§ IN COSA CONSISTE
Prosegui il brano citato sulla «third stream» e sul disco «Journey Into Jazz» a partire dalla sua ultima frase.

§ BRANO CITATO
// di Francesco Cataldo Verrina //
Nell’ambito della proliferazione di espressioni idiomatiche che punteggiano la storia delle musiche occidentali comparse nel secolo scorso «third stream e un termine per molti versi anomalo, perché non nasce né da un’attestazione d’uso, né da un’intuizione discografica, bensì da una lezione accademica. Messo in circolazione da Schuller nel 1957, il termine ha da subito generato non pochi problemi, sia nell’individuazione dell’oggetto musicale a cui si riferiva nelle diverse definizioni datene dall’autore nel corso degli anni, sia nel suo effettivo valore storico. Col tempo l’idea di «terza corrente» ha finito per essere, almeno in ambito jazzistico, una sorta di gioco creativo in grado di tenere insieme flussi sonori provenienti dai quattro punti cardinali della musica. È il caso di «Journey Into Jazz (A Third Stream Project)», pubblicato da Notami Jazz, un disco ricco di suggestioni, complesso, ma al contempo fruibile, il cui titolo fa riferimento di un vero e proprio viaggio fra terre di confine che si estendono dal jazz alla tradizione eurodotta, a cui fa corollario il celebre racconto musicato di Gunther Schuller, tradotto per la prima volta in lingua italiana e narrato con la tecnica di un avvincente audio-libro dalla voce di Stefano De Bernardin.
L’impianto sonoro del progetto pubblicato dell’etichetta marchigiana, si coagula intorno al concetto di «third stream» o «terza corrente» diversamente detta «terza via», una sorta di confluenza tra i il jazz americano e la tradizione musicale europea di stampo classico. Gunter Shuller fu il principale araldo di questa simbiosi sonora, che per lungo tempo ha alimentato il dibattito con posizioni contrastanti e non sempre favorevoli. In realtà, la «third stream» tende a mettere in atto un deliberato sincretismo del linguaggio jazzistico e di molteplici aspetti delle espressioni sonore del vecchio continente con elementi formali e procedurali della musica d’arte occidentale, spesso con preminenza di questi ultimi. L’assunto di base mostra di per sé un limite concettuale, poiché la musica jazz è già frutto di sintesi fra elementi afro-meridionali ed euro-settentrionali. In questa logica emerge una scelta di notevole forza iconica operata da Schuller nel 1959, quando ribaltò il detto di ascendenza kyplinghiana usato per descrivere due opposti che non s’incontreranno mai. L’estroso musicologo, a sostegno della propria tesi, propose l’efficace integrazione della metafora correnti fluviali finita a lungo sulla bocca e sulla penna di molti critici e musicisti e che riuscì perfino a scomodare qualche professore universitario, ossia l’immagine delle correnti del jazz e della musica d’arte occidentale che confluiscono dando luogo a una «terza corrente». Il campo semantico del termine si è poi espanso attraverso sviluppi più recenti, finendo per diventando un tipo di concept espanso che, attraverso l’improvvisazione o la composizione scritta, o entrambe, sintetizza le caratteristiche essenziali e le tecniche della musica classica e del jazz, nell’accezione più larga del termine, ma dove entrambi i linguaggi restano cristallizzati nelle loro definizioni originarie.

§ DATI FORNITI
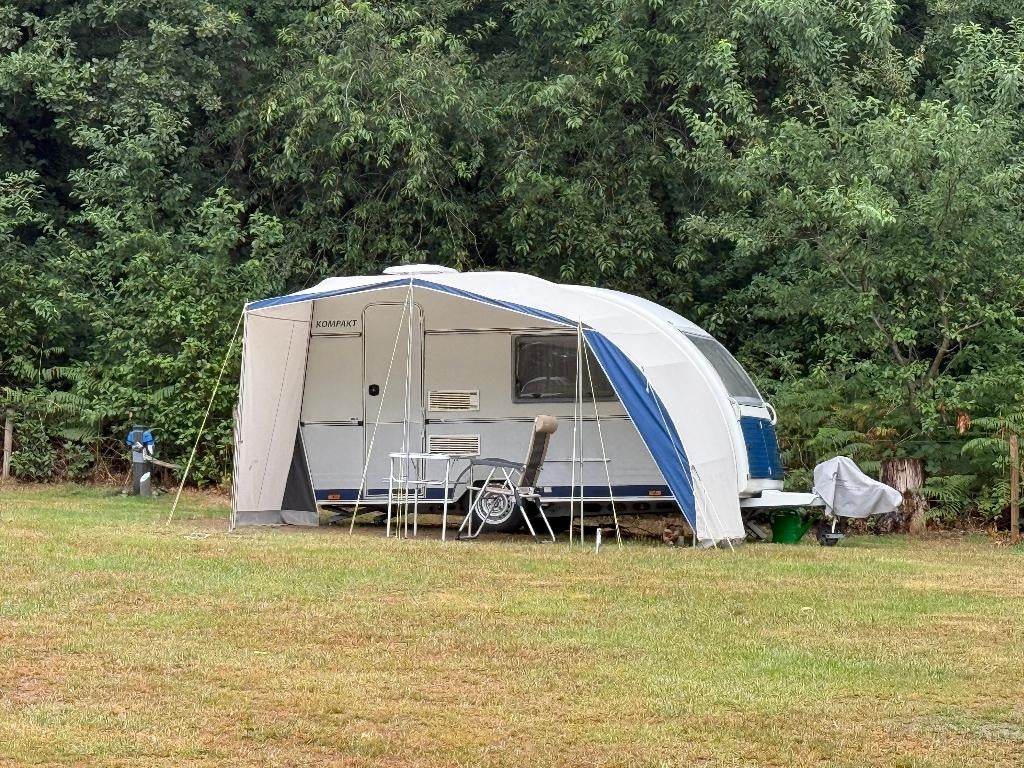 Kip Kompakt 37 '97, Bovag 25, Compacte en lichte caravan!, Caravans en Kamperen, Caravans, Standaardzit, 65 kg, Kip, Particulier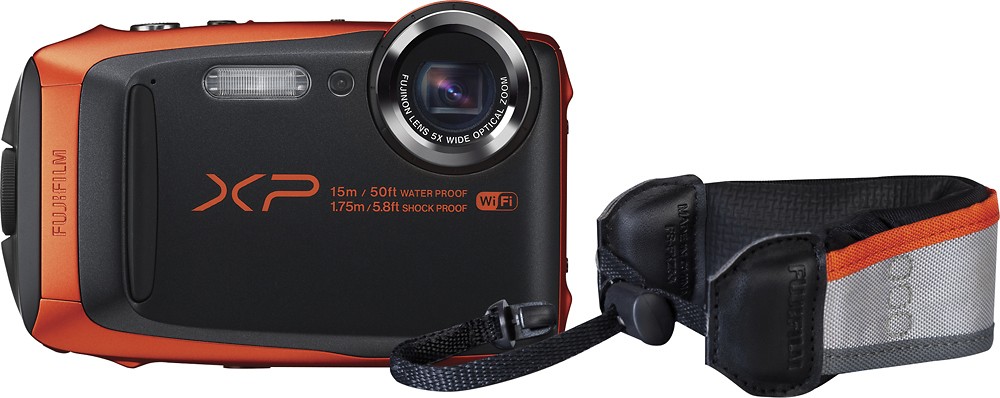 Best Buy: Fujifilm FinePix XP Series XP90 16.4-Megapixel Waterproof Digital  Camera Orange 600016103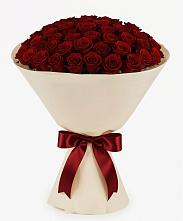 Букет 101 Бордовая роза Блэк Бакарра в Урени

§ RISULTATO DELL'ESERCIZIO
Scaturito dall’incontro fra l’Orchestra Filarmonica del Piceno ed il Fulvio Sigurtà / Filiberto Palermini Jazz Quintet, «Journey into Jazz (A Third Stream Project)» è un lavoro multidirezionale che evita accuratamente di rimanere bloccato e schiacciato tra la schematica suddivisione di tradizioni musicali europee e africane, mostrandosi per contro più fluido e dinamico. Nel dettaglio: Fulvio Sigurtà (tromba), Filiberto Palermini (alto sax), Marco Postacchini (sax tenore), Francesco Mancini Zanchi (basso), Stefano Manoni (batteria) e l’Orchestra Filarmonica del Piceno diretta da Daniele Giulio Moles. Gunther Schuller si era affermato come compositore di vaglia, direttore d’orchestra, insegnante e divulgatore; più avanti verrà riconosciuto anche come uno dei più influenti musicologi jazz del Novecento. Nel 1961 egli compose la musica ispirata a un testo di Nat Hentoff, «Journey Into Jazz», una sorta di parabola per voce recitante, orchestra e gruppo jazz, che provava di raccontare al pubblico che cosa fosse il jazz e come si diventava veri jazzisti. Schuller prese forse spunto dai poeti della beat generation che improvvisavano o recitavano versi e testi di vario genere a stretto gomito con i jazzisti. Una narrazione fumettistica, che racconta la storia di un certo Eddie Jackson, «un ragazzo che imparò il jazz», attraverso una serie di prove e passaggi iniziatici.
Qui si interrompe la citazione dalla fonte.